▸ Problem description
Type out every line of the data again, exactly.

Stored data entries
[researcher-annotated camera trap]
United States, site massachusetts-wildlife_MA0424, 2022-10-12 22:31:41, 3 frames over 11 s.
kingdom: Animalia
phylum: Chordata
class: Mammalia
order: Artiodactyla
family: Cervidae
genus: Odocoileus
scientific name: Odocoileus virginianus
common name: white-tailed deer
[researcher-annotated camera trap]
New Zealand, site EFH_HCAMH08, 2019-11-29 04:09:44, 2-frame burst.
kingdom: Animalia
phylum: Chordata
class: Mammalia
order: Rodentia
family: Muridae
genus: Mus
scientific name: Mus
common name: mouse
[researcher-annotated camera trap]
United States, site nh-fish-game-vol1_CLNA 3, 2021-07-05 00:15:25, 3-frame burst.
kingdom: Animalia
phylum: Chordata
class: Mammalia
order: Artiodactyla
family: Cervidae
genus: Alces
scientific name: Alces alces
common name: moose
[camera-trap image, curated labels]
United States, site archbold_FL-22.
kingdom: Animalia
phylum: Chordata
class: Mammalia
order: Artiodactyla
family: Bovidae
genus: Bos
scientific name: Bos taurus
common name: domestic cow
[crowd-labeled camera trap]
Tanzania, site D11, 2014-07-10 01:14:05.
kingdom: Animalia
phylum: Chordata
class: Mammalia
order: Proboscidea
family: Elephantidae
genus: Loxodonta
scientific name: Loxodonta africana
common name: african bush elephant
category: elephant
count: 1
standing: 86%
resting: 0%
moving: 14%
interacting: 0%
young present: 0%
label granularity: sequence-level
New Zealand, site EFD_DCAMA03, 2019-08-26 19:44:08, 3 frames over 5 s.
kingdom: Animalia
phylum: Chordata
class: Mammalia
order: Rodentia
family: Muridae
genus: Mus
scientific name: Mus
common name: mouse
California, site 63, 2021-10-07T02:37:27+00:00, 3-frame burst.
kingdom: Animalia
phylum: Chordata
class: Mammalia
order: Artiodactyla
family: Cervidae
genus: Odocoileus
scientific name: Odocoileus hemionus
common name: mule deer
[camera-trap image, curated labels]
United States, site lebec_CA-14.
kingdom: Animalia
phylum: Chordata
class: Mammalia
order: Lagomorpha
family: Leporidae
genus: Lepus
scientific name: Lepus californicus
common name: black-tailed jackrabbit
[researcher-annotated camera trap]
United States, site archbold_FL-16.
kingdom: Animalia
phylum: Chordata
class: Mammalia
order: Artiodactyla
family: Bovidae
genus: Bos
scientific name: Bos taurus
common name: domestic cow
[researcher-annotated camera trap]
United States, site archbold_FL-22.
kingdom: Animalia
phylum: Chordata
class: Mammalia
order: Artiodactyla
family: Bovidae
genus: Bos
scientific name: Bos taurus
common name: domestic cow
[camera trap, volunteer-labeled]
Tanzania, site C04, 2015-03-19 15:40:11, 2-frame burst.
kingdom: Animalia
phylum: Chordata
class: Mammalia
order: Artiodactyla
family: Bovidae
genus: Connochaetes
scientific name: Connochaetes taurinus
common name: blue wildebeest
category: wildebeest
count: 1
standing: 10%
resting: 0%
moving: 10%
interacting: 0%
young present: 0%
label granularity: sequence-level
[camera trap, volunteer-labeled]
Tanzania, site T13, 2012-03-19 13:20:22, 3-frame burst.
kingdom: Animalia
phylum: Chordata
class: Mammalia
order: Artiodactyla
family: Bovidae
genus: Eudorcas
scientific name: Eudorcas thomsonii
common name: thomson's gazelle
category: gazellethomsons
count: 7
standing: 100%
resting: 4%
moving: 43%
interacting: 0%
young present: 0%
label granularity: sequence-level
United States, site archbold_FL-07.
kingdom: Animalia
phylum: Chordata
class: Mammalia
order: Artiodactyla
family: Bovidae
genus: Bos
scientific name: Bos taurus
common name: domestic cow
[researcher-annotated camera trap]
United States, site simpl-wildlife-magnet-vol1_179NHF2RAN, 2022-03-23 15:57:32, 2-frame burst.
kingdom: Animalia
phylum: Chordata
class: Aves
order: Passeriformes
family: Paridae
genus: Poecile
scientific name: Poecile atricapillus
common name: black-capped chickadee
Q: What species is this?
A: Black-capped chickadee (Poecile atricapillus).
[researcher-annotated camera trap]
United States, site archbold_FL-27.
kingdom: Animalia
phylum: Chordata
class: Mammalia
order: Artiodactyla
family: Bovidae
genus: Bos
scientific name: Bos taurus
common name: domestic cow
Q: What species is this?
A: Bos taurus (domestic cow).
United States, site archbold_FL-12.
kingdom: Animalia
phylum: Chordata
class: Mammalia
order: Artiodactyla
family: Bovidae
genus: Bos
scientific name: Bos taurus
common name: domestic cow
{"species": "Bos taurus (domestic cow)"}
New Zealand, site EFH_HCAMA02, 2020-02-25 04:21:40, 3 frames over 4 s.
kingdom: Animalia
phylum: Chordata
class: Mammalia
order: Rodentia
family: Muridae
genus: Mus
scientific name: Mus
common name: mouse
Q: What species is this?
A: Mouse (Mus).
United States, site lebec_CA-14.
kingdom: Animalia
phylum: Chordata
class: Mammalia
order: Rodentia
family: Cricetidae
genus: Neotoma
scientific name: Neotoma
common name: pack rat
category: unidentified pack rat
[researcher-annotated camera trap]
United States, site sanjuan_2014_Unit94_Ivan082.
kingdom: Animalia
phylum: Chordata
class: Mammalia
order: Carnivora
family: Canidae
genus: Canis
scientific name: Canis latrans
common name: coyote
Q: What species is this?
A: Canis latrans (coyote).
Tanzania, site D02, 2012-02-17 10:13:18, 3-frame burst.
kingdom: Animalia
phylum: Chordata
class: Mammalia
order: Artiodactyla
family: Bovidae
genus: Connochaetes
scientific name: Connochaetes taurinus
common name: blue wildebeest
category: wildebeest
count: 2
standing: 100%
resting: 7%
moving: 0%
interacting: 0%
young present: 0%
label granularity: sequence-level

▸ Task solution
[researcher-annotated camera trap]
United States, site massachusetts-wildlife_MA0424, 2022-10-12 22:31:41, 3 frames over 11 s.
kingdom: Animalia
phylum: Chordata
class: Mammalia
order: Artiodactyla
family: Cervidae
genus: Odocoileus
scientific name: Odocoileus virginianus
common name: white-tailed deer
[researcher-annotated camera trap]
New Zealand, site EFH_HCAMH08, 2019-11-29 04:09:44, 2-frame burst.
kingdom: Animalia
phylum: Chordata
class: Mammalia
order: Rodentia
family: Muridae
genus: Mus
scientific name: Mus
common name: mouse
[researcher-annotated camera trap]
United States, site nh-fish-game-vol1_CLNA 3, 2021-07-05 00:15:25, 3-frame burst.
kingdom: Animalia
phylum: Chordata
class: Mammalia
order: Artiodactyla
family: Cervidae
genus: Alces
scientific name: Alces alces
common name: moose
[camera-trap image, curated labels]
United States, site archbold_FL-22.
kingdom: Animalia
phylum: Chordata
class: Mammalia
order: Artiodactyla
family: Bovidae
genus: Bos
scientific name: Bos taurus
common name: domestic cow
[crowd-labeled camera trap]
Tanzania, site D11, 2014-07-10 01:14:05.
kingdom: Animalia
phylum: Chordata
class: Mammalia
order: Proboscidea
family: Elephantidae
genus: Loxodonta
scientific name: Loxodonta africana
common name: african bush elephant
category: elephant
count: 1
standing: 86%
resting: 0%
moving: 14%
interacting: 0%
young present: 0%
label granularity: sequence-level
New Zealand, site EFD_DCAMA03, 2019-08-26 19:44:08, 3 frames over 5 s.
kingdom: Animalia
phylum: Chordata
class: Mammalia
order: Rodentia
family: Muridae
genus: Mus
scientific name: Mus
common name: mouse
California, site 63, 2021-10-07T02:37:27+00:00, 3-frame burst.
kingdom: Animalia
phylum: Chordata
class: Mammalia
order: Artiodactyla
family: Cervidae
genus: Odocoileus
scientific name: Odocoileus hemionus
common name: mule deer
[camera-trap image, curated labels]
United States, site lebec_CA-14.
kingdom: Animalia
phylum: Chordata
class: Mammalia
order: Lagomorpha
family: Leporidae
genus: Lepus
scientific name: Lepus californicus
common name: black-tailed jackrabbit
[researcher-annotated camera trap]
United States, site archbold_FL-16.
kingdom: Animalia
phylum: Chordata
class: Mammalia
order: Artiodactyla
family: Bovidae
genus: Bos
scientific name: Bos taurus
common name: domestic cow
[researcher-annotated camera trap]
United States, site archbold_FL-22.
kingdom: Animalia
phylum: Chordata
class: Mammalia
order: Artiodactyla
family: Bovidae
genus: Bos
scientific name: Bos taurus
common name: domestic cow
[camera trap, volunteer-labeled]
Tanzania, site C04, 2015-03-19 15:40:11, 2-frame burst.
kingdom: Animalia
phylum: Chordata
class: Mammalia
order: Artiodactyla
family: Bovidae
genus: Connochaetes
scientific name: Connochaetes taurinus
common name: blue wildebeest
category: wildebeest
count: 1
standing: 10%
resting: 0%
moving: 10%
interacting: 0%
young present: 0%
label granularity: sequence-level
[camera trap, volunteer-labeled]
Tanzania, site T13, 2012-03-19 13:20:22, 3-frame burst.
kingdom: Animalia
phylum: Chordata
class: Mammalia
order: Artiodactyla
family: Bovidae
genus: Eudorcas
scientific name: Eudorcas thomsonii
common name: thomson's gazelle
category: gazellethomsons
count: 7
standing: 100%
resting: 4%
moving: 43%
interacting: 0%
young present: 0%
label granularity: sequence-level
United States, site archbold_FL-07.
kingdom: Animalia
phylum: Chordata
class: Mammalia
order: Artiodactyla
family: Bovidae
genus: Bos
scientific name: Bos taurus
common name: domestic cow
[researcher-annotated camera trap]
United States, site simpl-wildlife-magnet-vol1_179NHF2RAN, 2022-03-23 15:57:32, 2-frame burst.
kingdom: Animalia
phylum: Chordata
class: Aves
order: Passeriformes
family: Paridae
genus: Poecile
scientific name: Poecile atricapillus
common name: black-capped chickadee
Q: What species is this?
A: Black-capped chickadee (Poecile atricapillus).
[researcher-annotated camera trap]
United States, site archbold_FL-27.
kingdom: Animalia
phylum: Chordata
class: Mammalia
order: Artiodactyla
family: Bovidae
genus: Bos
scientific name: Bos taurus
common name: domestic cow
Q: What species is this?
A: Bos taurus (domestic cow).
United States, site archbold_FL-12.
kingdom: Animalia
phylum: Chordata
class: Mammalia
order: Artiodactyla
family: Bovidae
genus: Bos
scientific name: Bos taurus
common name: domestic cow
{"species": "Bos taurus (domestic cow)"}
New Zealand, site EFH_HCAMA02, 2020-02-25 04:21:40, 3 frames over 4 s.
kingdom: Animalia
phylum: Chordata
class: Mammalia
order: Rodentia
family: Muridae
genus: Mus
scientific name: Mus
common name: mouse
Q: What species is this?
A: Mouse (Mus).
United States, site lebec_CA-14.
kingdom: Animalia
phylum: Chordata
class: Mammalia
order: Rodentia
family: Cricetidae
genus: Neotoma
scientific name: Neotoma
common name: pack rat
category: unidentified pack rat
[researcher-annotated camera trap]
United States, site sanjuan_2014_Unit94_Ivan082.
kingdom: Animalia
phylum: Chordata
class: Mammalia
order: Carnivora
family: Canidae
genus: Canis
scientific name: Canis latrans
common name: coyote
Q: What species is this?
A: Canis latrans (coyote).
Tanzania, site D02, 2012-02-17 10:13:18, 3-frame burst.
kingdom: Animalia
phylum: Chordata
class: Mammalia
order: Artiodactyla
family: Bovidae
genus: Connochaetes
scientific name: Connochaetes taurinus
common name: blue wildebeest
category: wildebeest
count: 2
standing: 100%
resting: 7%
moving: 0%
interacting: 0%
young present: 0%
label granularity: sequence-level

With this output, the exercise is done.